• PROBLEM DETAILS
For each statement, say yes or no to whether it agrees with the article on healthcare disruption, and quote the words from the article that decide it. (a) $3.5 trillion was spent on healthcare in 2018. (b) The Commonwealth Fund ranked the U.S. first among 11 developed nations. (c) Value-based care ties medical payments to the number of services provided.

• TEXT EXCERPT
It’s no secret. The healthcare industry is going through massive disruption. To some, it’s not fast enough. To others, it’s been too much too fast. Whatever your stance, it’s fair to say healthcare is broken. $3.5 Trillion was spent on healthcare in 2018, roughly 18% of the country’s GDP. Despite this giant investment, the Commonwealth Fund ranked the U.S. dead last in a study of 11 developed nations when ranking the performance of our healthcare system. This article is one more in a series I call Everything Transformed where I’m highlighting the disruptive forces revolutionizing just about every industry on the planet, including packaging, travel and hospitality, industrial safety, and more.
This time it’s healthcare.
I’m drawing insights from my consulting work with some of the largest industry players, as well as my relationship with Plug and Play, one of Silicon Valley’s largest investment firms and startup accelerators. According to Neda Amidi, Global Health Partner within Plug and Play Ventures, “I think we’ll continue to see startups tackling massive datasets using AI and machine learning.
The information gathered from these datasets have the potential to bring up some fascinating predictive insights that will be of tremendous value to insurers, pharmaceutical companies and hospital systems.” Artificial intelligence is just one thing that might help the system. I asked Amidi what she sees as the major drivers transforming the industry – and that represent opportunity areas for startups and healthcare players to innovate. Here are a few:
Consumers now bear more cost for their care, so they expect new tools for comparison shopping and finding ‘value’ as they shop for healthcare.
They also have expectations from using services in other industries (like mobile banking, ridesharing or Amazon’s one click purchasing) they want healthcare providers to deliver as well. Value-based care ties medical payments to the quality of care provided (like not being readmitted to the hospital within a certain time frame). Providers are incentivized and rewarded for better outcomes and lower spending, instead of what we see currently, which is the traditional fee-for-service reimbursement model.
Population health involves managing the overall health – and health costs – of a total population of people. Keeping people well saves money on expensive care, so if you’re an insurance provider it might make sense to provide added support like healthy food options, exercise plans, transportation, and even education for make healthy decisions. The opioid epidemic has placed tremendous burden and cost on an already stressed system. Insurers, health providers, public health officials, and nonprofit organizations are all continuing to seek solutions, with data analytics leading the way to help identify abuses in the system. The shortage of doctors and nurses have made telemedicine options increasingly attractive, especially for patients that don’t live close to hospitals or specialists.
Videoconferencing technologies along with health insurance providers that are open to exploring remote care models are accelerating the trend. Massive datasets that have been built over the past few years that contain data tied to DNA and medical images, and more are ready to be analyzed. More and more health systems now engage their populations by collecting samples and conducting behavioral research to explore the relationship between biological, environmental and behavior contributors to health and wellness. Plug and Play’s 150,000 square foot facility in Silicon Valley houses both startups and “corporate partners” who join the incubator to rub elbows with the upstarts. Corporate partners include Johnson & Johnson, Roche, Boehringer Ingelheim, Sanofi, Cleveland Clinic and others.
According to Dr. William H. Morris, Associate Chief Information Officer at Cleveland Clinic, “We’re focused on the patient experience, cost, and value of what we deliver. We need to increase the quality of patient care at a lower cost to address our country’s health disparities and inequities. We have a moral, ethical, and fiscal obligation to solve this and we see working with startups a great way to accelerate our goals.” Amidi works to bridge the challenges faced by corporate partners like Cleveland Clinic and the “batches” of startups they help accelerate. “As our program has grown and we’ve added more pharmaceutical and hospital partners, our batches have evolved to focus more towards value-based care models, care delivery, operational efficiency, chronic disease management, specific therapeutic areas, and more,” says Amidi.

• GIVEN MATERIAL

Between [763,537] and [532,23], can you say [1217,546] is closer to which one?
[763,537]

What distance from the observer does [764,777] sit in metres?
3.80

• EXERCISE ANSWER
(a) Yes: "$3.5 Trillion was spent on healthcare in 2018, roughly 18% of the country’s GDP."
(b) No: "the Commonwealth Fund ranked the U.S. dead last in a study of 11 developed nations"
(c) No: "Value-based care ties medical payments to the quality of care provided"